Дождусь отца и узнаю, зачем он приходил ночью. Всеми силами убеждая себя, что я просто перенервничала и мое подсознание сыграло со мной злую шутку, я трижды проверила дом, заглянув в каждый уголок. На улице было пасмурно и мне потребовалось зажечь свет в каждой комнате, чтобы немного успокоиться и взять ситуацию под контроль. Не считая того, что несколько раз я подпрыгивала от скрипа двери или потока воздуха, вскрикнула, испугавшись занавески и шуганулась своего отражения в зеркале, я держалась как никогда храбро.
После утреннего обхода территории мне стало легче. Даже захотелось кофе. Поставив на газ бабушкин металлический чайник, расписанный под хохлому, я мягко опустила свисток, и не глядя достала любимую чашку из кухонного шкафа. Полюбовавшись пару минут содержимым холодильника и не найдя ничего достойного внимания, я машинально направилась в ванну. Хотелось как можно скорее смыть с себя эту ночь.
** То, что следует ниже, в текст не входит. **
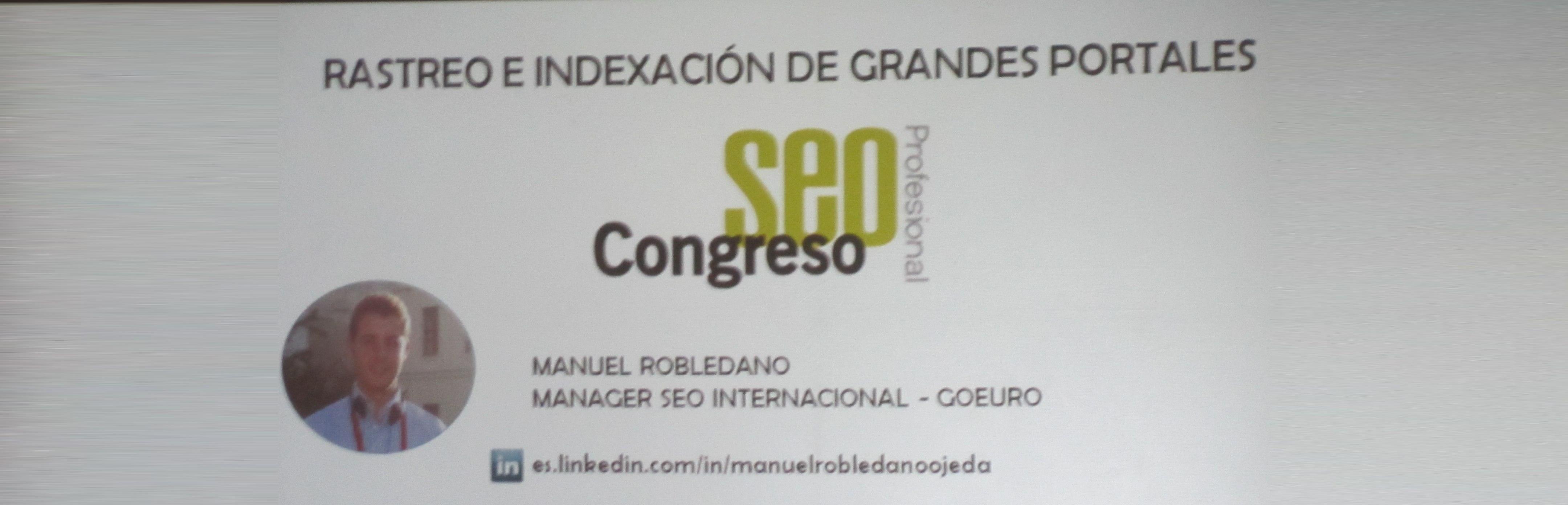 Rastreo e indexación de grandes portales. Manuel Robledano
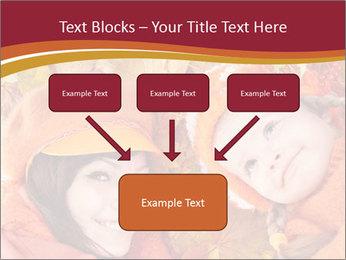0000061583 PowerPoint Template - Slide 70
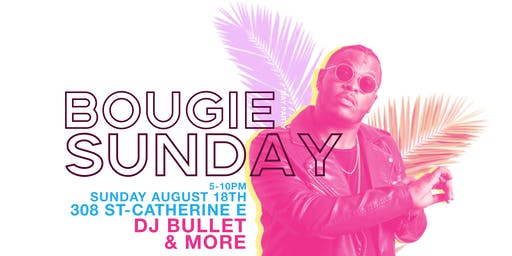 Bougie Sunday Day Party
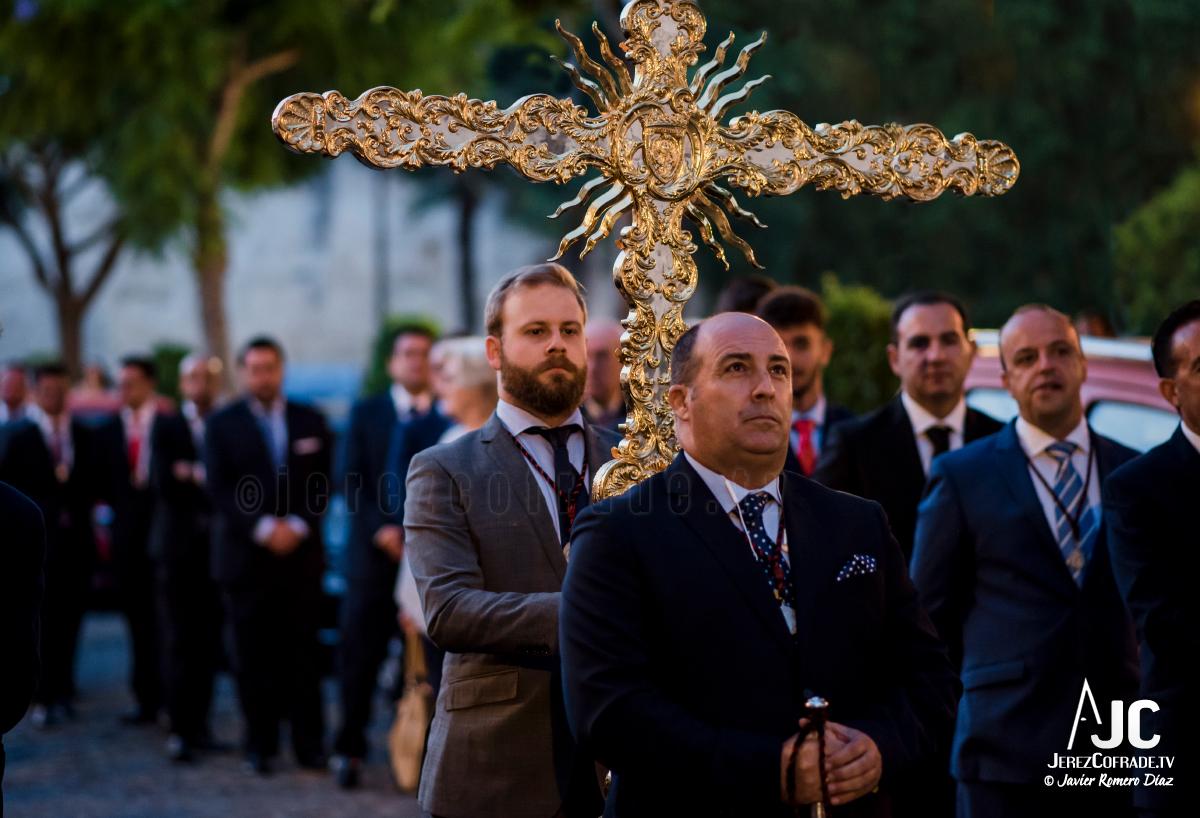 013- rosario aurora desconsuelo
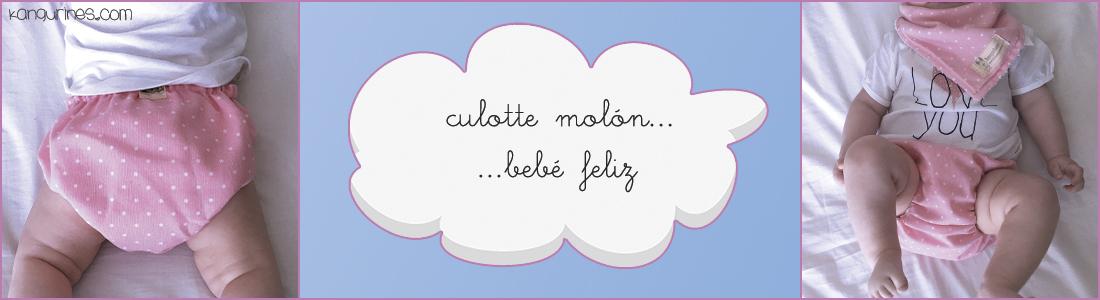Culottes / cubrepañales reversibles molones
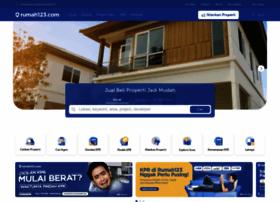 rumah123.com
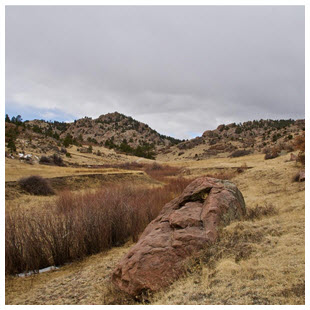 canon city homes and land for sale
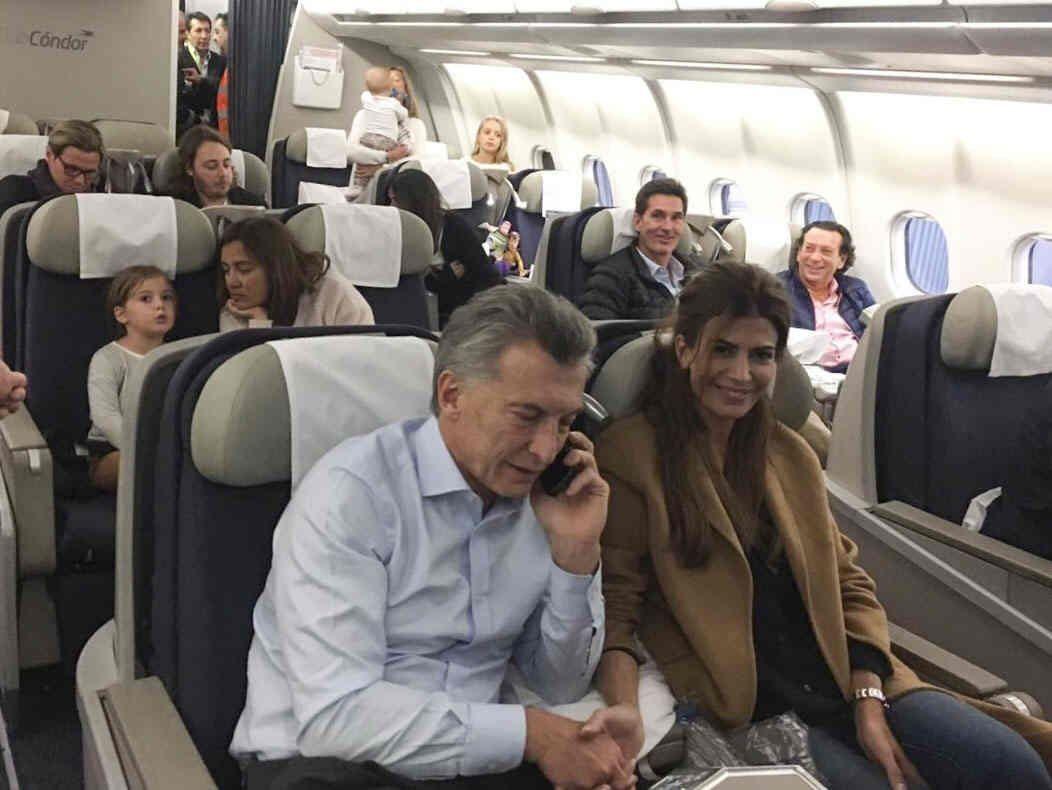 Mauricio Macri viajó a Neuquén para descansar tras el G20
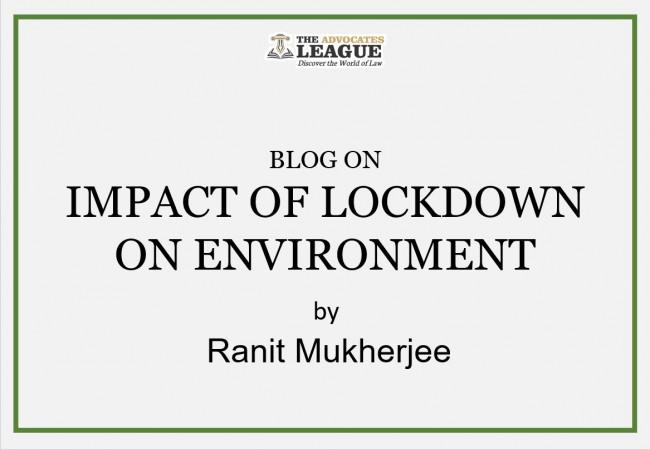 IMPACT OF LOCKDOWN ON ENVIRONMENT
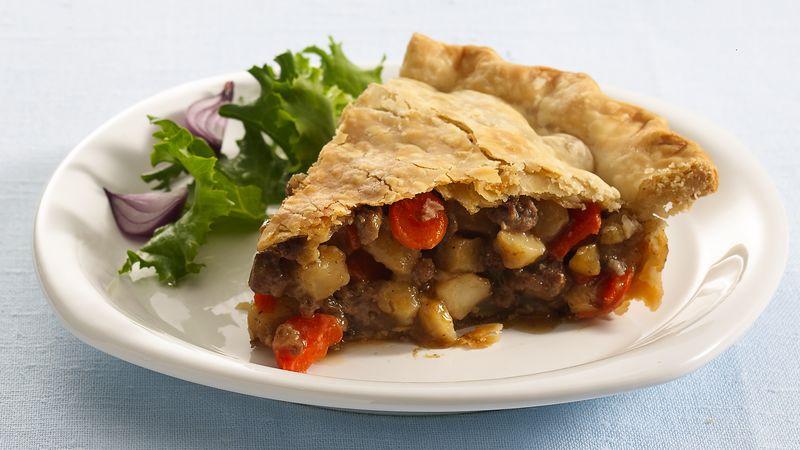 Shepherd'S Pie With Ground Beef  Ground Beef Pot Pie Recipe Pillsbury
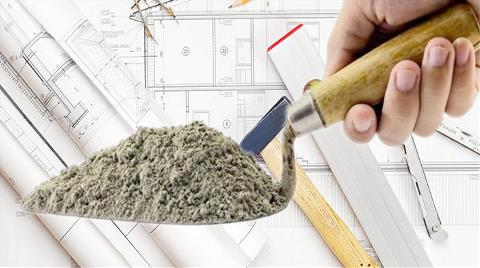 TÇMB Çimentonun 8 Aylık Verilerini Açıkladı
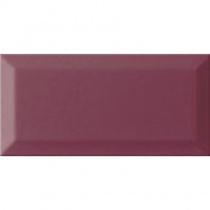 MONOPOLE Monocolor 10x20 Bisel Malva Brillo Bisel - Керамическая плитка настенная, вишневая, 10х20 см 221510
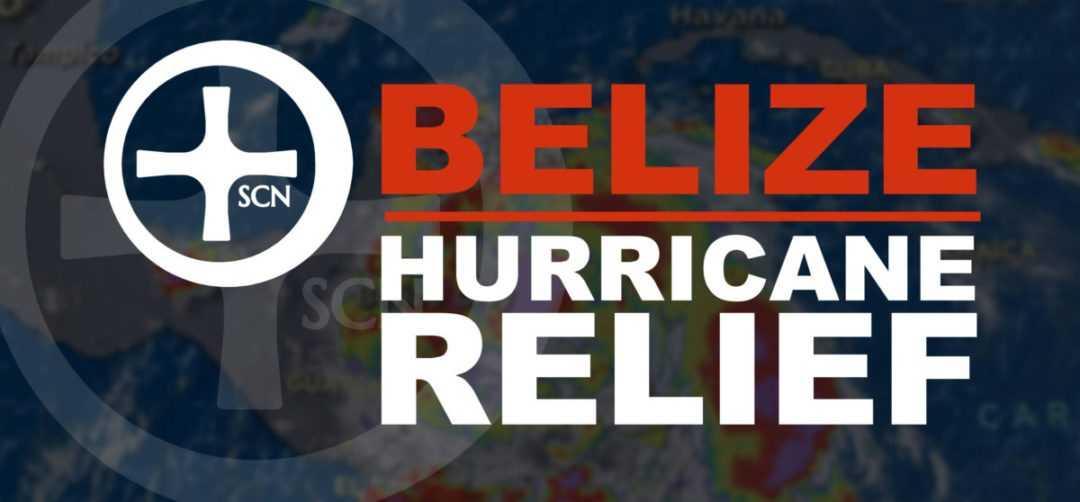 belize_hurricane_relief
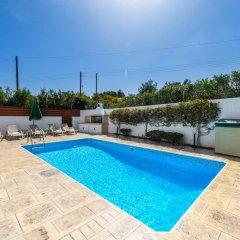 Отель Villa Zacharia Кипр, Протарас - отзывы, цены и фото номеров - забронировать отель Villa Zacharia онлайн бассейн фото 2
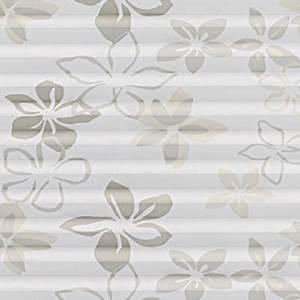 Klemmfix Doppelrollo Mit Muster : plissee sterne cool vidella plissee comfortino blickdicht cm wei pc amazonde baumarkt with ~ Eleganceandgraceweddings.com Haus und Dekorationen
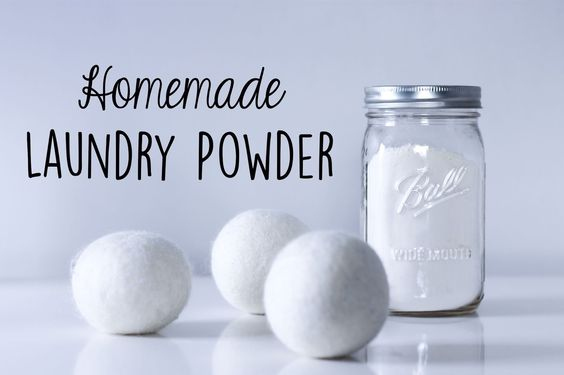 Zero Waste Nerd: Homemade Laundry Powder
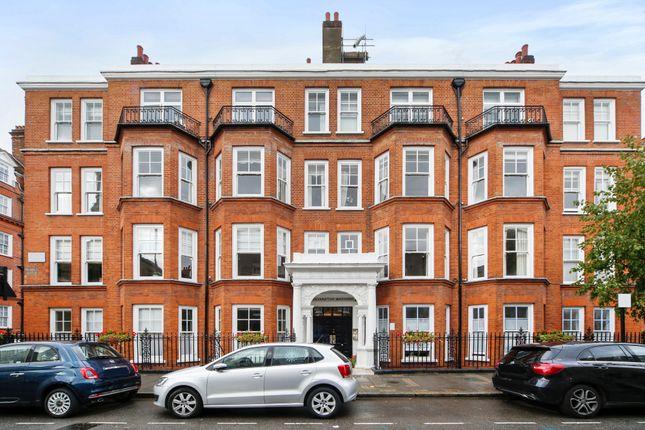 Thumbnail Flat for sale in York Street, London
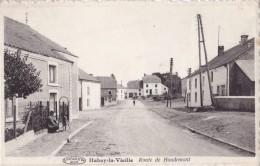 Habay-la-Vieille Route De Houdemont Circulée En 1948 - Habay
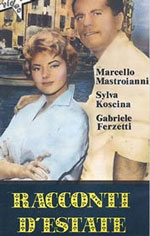 Gianni Franciolini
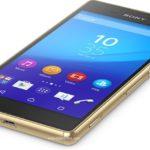 HARGA SONY XPERIA M5 Terbaru Februari 2019, Smartphone Canggih Ram 3GB Kamera Utama 21MP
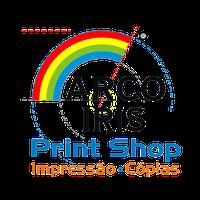Arco iris Print Shop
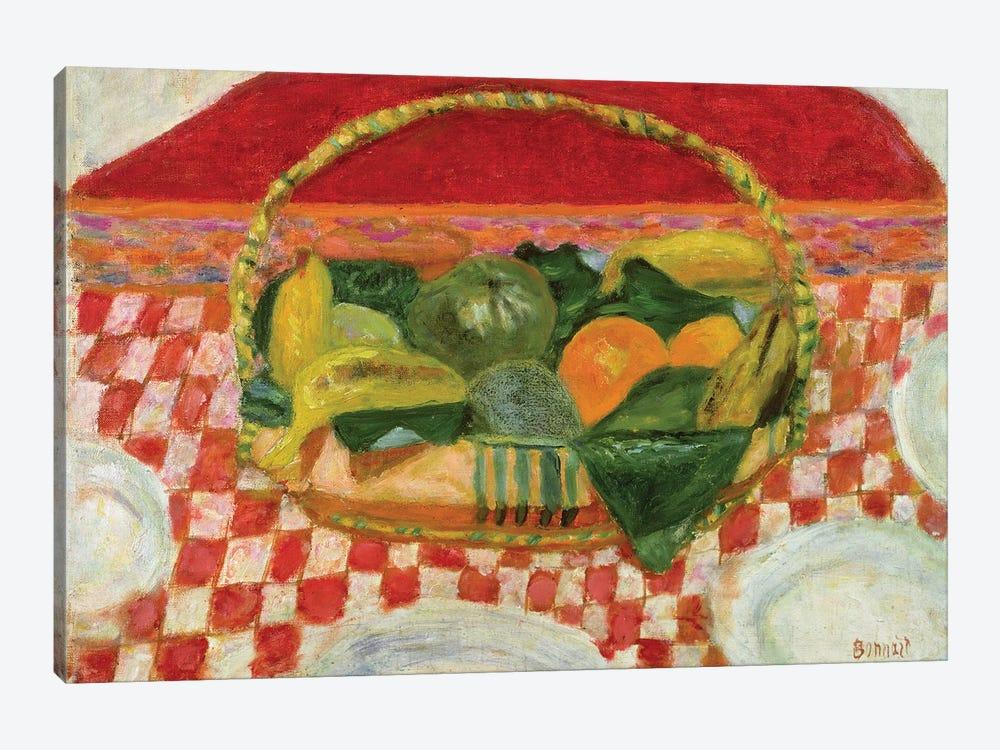 Still Life, 1925 by Pierre Bonnard 1-piece Canvas Print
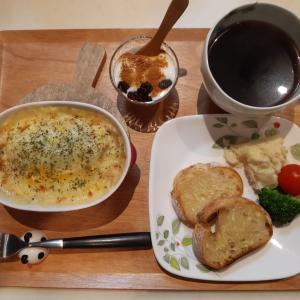 ロール白菜グラタンで朝ご飯♪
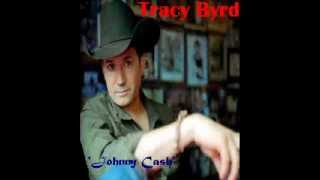 Tracy Byrd - Johnny Cash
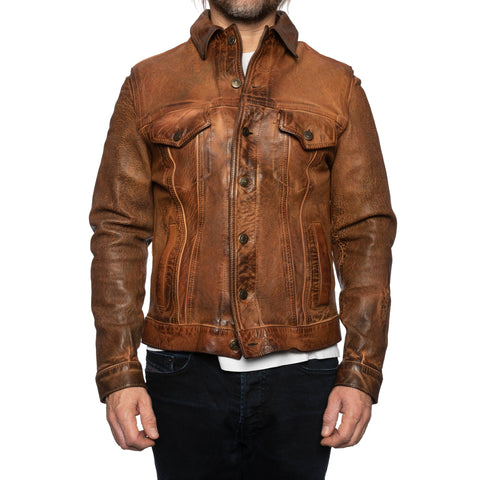GIANLUCA VACCHI Collection Rust Brown Antiqued Leather Trucker Jacket XS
Я открыла вентиль и застыла завороженная шумом напора воды. С наслаждением опустив кисти под прохладную струю, я смотрела на блестящую прозрачную воду и чувствовала, как замедляется мое дыхание и стихает сердцебиение. Мама всегда говорила, что вода успокаивает. Она ласково отправляла меня в ванну после каждой ссоры с отцом или нигилистической пубертатной истерики. Там я часами могла сидеть под горячим душем и мои слезы постепенно стихали, растворяясь в потоках воды.
Я умылась и опершись о раковину принялась рассматривать свое отражение в зеркале. Этот ежедневный ритуал не приносил мне никакой радости, но я с педантичностью мазохиста каждое утро рассматривала количество подростковых прыщей на своем лице и надеялась, что брови, предательски имеющие разную форму, чудом обретут симметричность.
С другой стороны зеркала на меня смотрела нескладная долговязая девочка-подросток с крупными грубоватыми чертами лица и ненавистными пухлыми детскими щеками. Невзрачные мышиного цвета волосы, тонкие губы, плохая кожа — все это не делало меня первой красавицей школы. Из супового набора моей внешности мне нравились только глаза: большие, слегка раскосые, наивно разглядывающие мир из под густых темных ресниц. И цвет. Ярко изумрудный, как два драгоценных камня на любимых маминых сережках.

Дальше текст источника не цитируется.